Hotel day to day operations checklists are critical
Checklists of any kind--scribbled on paper or integrated into an aircraft’s instrument panel--provide the detail-focused attention necessary for thorough completion of a job.
After in-depth talks with seasonal hotel operational professionals, ALICE created a new free resource called Checklists. Based on over 190 pages of SOPs, it’s basically a digital tool to guide hoteliers through a proper, safe shutdown all the way through to a systematic, seamless reopen.
Encompassing housekeeping, maintenance, security and other areas of operation, ALICE Checklists include 1400 tasks across the seven phases of occupancy. It alerts staff as to what needs to be done, and when to do it.
Because the tool is digital, there’s accountability and history built in. Instead of physically verifying that a task was completed or searching through paper records, you can see its status in the application, including details such as the name of the employee who took care of it and the time the work was done.
Hotel Operations Post COVID-19
As devastating as the crisis has been to the hospitality industry, there will be a silver lining that’s already emerging. Year-round hoteliers will have benefited from adopting time-tested SOPs from their seasonal counterparts. And many will also have embraced moving to a digital infrastructure that facilitates fulfillment assurance in such a way that guests will want to return.
On the other side of coronavirus, as hotels follow their checklists for reopening, the most successful will be those that aggressively pursue sanitization practices. Not only for the actual safety of their guests and staff, but also for the ability to provide assurance of the highest standards for sanitization.
Post COVID-19 travelers will seek out accommodations that are proven to be safe and allow for social distancing. Digital technology makes that possible. If guests want to see photos with timestamps of sanitization activities, they can see that proof.

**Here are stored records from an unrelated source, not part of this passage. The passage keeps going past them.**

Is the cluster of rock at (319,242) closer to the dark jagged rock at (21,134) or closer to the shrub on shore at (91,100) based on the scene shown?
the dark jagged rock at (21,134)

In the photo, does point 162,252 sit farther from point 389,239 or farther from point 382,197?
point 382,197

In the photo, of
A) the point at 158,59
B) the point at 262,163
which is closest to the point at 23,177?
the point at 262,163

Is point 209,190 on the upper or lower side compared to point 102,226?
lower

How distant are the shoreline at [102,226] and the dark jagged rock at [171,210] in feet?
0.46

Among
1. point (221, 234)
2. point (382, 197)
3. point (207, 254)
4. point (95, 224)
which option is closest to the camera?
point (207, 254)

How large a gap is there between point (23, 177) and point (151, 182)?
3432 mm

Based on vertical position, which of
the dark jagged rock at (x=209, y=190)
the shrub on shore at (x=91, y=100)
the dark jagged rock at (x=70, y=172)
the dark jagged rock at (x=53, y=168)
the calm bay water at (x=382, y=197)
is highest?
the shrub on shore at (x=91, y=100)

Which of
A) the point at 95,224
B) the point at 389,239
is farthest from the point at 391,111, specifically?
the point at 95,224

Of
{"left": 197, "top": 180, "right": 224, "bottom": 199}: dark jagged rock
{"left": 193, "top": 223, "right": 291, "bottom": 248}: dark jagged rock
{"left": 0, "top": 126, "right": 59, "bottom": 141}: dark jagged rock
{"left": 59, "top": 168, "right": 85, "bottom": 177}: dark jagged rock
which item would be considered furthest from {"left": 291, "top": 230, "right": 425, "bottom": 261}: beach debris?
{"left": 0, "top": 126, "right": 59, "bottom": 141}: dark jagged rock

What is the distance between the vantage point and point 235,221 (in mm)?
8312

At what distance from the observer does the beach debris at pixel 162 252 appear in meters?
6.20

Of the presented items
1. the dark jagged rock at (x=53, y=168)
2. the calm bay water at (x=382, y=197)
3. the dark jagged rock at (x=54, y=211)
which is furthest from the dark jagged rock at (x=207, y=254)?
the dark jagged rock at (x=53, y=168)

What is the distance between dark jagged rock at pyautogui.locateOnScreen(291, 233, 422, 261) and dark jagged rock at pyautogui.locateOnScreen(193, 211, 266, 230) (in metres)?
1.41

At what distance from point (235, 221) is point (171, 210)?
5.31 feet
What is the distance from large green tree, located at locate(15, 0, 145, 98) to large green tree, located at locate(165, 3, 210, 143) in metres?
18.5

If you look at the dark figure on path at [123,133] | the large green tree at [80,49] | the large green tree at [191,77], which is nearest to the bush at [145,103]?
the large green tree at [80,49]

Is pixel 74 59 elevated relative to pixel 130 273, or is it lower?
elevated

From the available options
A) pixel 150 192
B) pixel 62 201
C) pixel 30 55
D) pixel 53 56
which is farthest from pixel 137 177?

Crowded check-in lines can be avoided through digital check-in procedures.
And the digital correspondence that most hotels have been forced into using right now will become the catalyst for creating new digital communications strategies to better serve their guests and provide experiences they’ll want to repeat.
The uncharted waters of coronavirus present both new challenges and new opportunities for growth and change. As the Greek philosopher Heraclitus said,
“No man ever steps in the same river twice, for it’s not the same river and he’s not the same man.”